A hedge is just a way of insuring an investment against risk. Hedger eliminates the price risk of physical material he owns by taking an offsetting position in futures market.
What is Speculating?
Speculating is taking a position based on expectations about whether prices will rise or fall in the future hoping to profit from the price change.
What is Arbitrage?
A trading strategy that looks to take advantage of price differences of the same commodity, trading on different exchanges. Arbitrage trading may also refer to trading on price differences between physical commodity and the commodity futures.
What is Margin?
Margin is deposit money which is required in advance to execute trades on the exchanges.
What is Initial Margin?
Initial Margin is the amount of money deposited by both buyers and sellers of futures contract to ensure the performance of trades executed.

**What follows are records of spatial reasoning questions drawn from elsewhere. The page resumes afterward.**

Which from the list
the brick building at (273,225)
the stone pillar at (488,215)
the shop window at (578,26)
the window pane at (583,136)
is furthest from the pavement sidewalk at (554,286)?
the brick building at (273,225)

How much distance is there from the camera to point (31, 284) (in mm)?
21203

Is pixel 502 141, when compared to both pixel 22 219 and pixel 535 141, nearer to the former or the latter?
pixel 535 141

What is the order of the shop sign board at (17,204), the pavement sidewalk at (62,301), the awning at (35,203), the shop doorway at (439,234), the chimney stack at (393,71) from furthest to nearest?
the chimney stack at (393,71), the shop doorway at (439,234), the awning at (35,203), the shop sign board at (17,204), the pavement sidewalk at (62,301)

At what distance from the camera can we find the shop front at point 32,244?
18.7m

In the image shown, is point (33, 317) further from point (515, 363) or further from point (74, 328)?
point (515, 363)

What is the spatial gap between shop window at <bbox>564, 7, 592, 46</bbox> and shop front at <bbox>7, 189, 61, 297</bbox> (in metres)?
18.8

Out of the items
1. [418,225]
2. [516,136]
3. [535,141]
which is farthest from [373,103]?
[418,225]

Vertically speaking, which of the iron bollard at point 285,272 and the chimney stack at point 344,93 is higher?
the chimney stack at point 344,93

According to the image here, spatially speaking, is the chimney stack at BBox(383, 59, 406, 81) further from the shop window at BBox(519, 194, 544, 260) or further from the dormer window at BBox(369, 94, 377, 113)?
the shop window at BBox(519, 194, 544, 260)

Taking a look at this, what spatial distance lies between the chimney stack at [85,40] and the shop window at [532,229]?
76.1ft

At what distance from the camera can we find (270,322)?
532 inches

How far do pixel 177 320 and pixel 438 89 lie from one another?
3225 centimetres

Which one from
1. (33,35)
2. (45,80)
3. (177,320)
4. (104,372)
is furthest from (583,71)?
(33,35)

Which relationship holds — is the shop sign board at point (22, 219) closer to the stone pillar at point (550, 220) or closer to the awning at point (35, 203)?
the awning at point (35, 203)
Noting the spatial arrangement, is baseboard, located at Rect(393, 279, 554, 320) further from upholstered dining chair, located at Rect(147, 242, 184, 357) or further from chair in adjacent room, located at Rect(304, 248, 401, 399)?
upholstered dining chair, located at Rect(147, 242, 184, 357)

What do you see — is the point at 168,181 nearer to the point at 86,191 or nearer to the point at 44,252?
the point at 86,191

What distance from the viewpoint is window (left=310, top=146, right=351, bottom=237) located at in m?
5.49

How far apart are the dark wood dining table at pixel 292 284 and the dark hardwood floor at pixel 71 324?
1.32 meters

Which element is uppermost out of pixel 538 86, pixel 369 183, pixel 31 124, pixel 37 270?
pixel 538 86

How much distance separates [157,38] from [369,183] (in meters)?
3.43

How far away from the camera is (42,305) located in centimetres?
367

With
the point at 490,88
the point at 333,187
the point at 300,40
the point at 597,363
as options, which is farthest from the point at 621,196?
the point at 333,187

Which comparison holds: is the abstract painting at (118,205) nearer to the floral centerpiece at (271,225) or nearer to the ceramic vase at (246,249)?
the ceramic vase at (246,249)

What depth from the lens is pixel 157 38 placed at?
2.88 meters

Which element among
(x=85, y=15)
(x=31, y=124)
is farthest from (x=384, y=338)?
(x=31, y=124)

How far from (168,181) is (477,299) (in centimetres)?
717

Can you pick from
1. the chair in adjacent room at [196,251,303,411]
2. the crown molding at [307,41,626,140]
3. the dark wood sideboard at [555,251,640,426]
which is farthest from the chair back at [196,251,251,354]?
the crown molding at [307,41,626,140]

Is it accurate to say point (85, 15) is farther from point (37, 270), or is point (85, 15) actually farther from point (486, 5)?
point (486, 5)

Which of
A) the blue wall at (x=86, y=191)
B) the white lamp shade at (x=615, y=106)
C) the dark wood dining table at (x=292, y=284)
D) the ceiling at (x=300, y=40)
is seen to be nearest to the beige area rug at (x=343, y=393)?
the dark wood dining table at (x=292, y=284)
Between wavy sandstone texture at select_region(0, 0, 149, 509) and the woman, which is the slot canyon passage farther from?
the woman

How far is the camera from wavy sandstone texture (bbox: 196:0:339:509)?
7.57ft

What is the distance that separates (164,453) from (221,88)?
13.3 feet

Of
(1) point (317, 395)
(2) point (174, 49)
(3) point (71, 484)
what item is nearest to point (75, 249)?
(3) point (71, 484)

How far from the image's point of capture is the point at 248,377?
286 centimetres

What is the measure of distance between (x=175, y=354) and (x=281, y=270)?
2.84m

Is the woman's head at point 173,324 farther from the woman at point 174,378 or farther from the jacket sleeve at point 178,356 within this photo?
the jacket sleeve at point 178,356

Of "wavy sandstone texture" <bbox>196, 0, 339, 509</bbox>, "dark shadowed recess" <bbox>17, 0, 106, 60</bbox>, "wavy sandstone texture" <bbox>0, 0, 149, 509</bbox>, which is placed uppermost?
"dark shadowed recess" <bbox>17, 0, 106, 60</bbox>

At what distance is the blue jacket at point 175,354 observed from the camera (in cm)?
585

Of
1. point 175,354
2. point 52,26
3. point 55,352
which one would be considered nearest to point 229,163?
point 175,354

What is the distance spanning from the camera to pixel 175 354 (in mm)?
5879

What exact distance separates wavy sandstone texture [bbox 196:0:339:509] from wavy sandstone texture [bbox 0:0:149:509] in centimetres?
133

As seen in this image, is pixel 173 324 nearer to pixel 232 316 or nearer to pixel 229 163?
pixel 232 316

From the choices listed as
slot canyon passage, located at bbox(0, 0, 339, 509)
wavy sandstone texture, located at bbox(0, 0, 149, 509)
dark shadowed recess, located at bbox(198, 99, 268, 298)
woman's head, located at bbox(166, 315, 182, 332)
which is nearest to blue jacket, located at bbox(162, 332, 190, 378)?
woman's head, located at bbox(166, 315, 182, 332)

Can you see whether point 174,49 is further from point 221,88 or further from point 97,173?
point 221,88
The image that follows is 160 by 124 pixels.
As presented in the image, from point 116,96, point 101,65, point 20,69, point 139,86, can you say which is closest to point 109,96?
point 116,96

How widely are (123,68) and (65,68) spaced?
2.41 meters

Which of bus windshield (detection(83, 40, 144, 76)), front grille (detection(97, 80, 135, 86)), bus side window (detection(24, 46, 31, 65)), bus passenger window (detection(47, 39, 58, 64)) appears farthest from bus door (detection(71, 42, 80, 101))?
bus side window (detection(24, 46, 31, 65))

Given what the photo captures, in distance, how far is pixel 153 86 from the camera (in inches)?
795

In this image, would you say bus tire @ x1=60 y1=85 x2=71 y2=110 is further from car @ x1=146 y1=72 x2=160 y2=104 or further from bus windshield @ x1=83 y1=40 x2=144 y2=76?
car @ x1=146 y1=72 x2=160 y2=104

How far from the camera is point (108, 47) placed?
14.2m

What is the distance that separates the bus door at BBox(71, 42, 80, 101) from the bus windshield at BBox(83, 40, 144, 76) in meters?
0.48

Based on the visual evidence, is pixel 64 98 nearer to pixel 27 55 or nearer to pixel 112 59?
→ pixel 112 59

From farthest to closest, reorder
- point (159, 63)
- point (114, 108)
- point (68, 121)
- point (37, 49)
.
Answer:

What are the risk factors?
Commodity trading is done in the form of futures and that throws up a huge potential for profit and loss as it involves predictions of the future and hence uncertainty and risk. Risk factors in commodity trading are similar to futures trading in equity markets .A major difference is that the information availability on supply and demand cycles in commodity markets is not as robust and controlled as the equity market.
Is there any limit to which, price of a commodity can rise or fall in a day?
Yes, there are circuit limits or daily price range (DPR) to safeguard the interests of general investors from the extreme volatilities in markets for preventing any unexpected fall or rise beyond a limit. When the circuit limit is hit, there is a cooling period of fifteen minutes after which the trading will begin again with fresh circuit limits.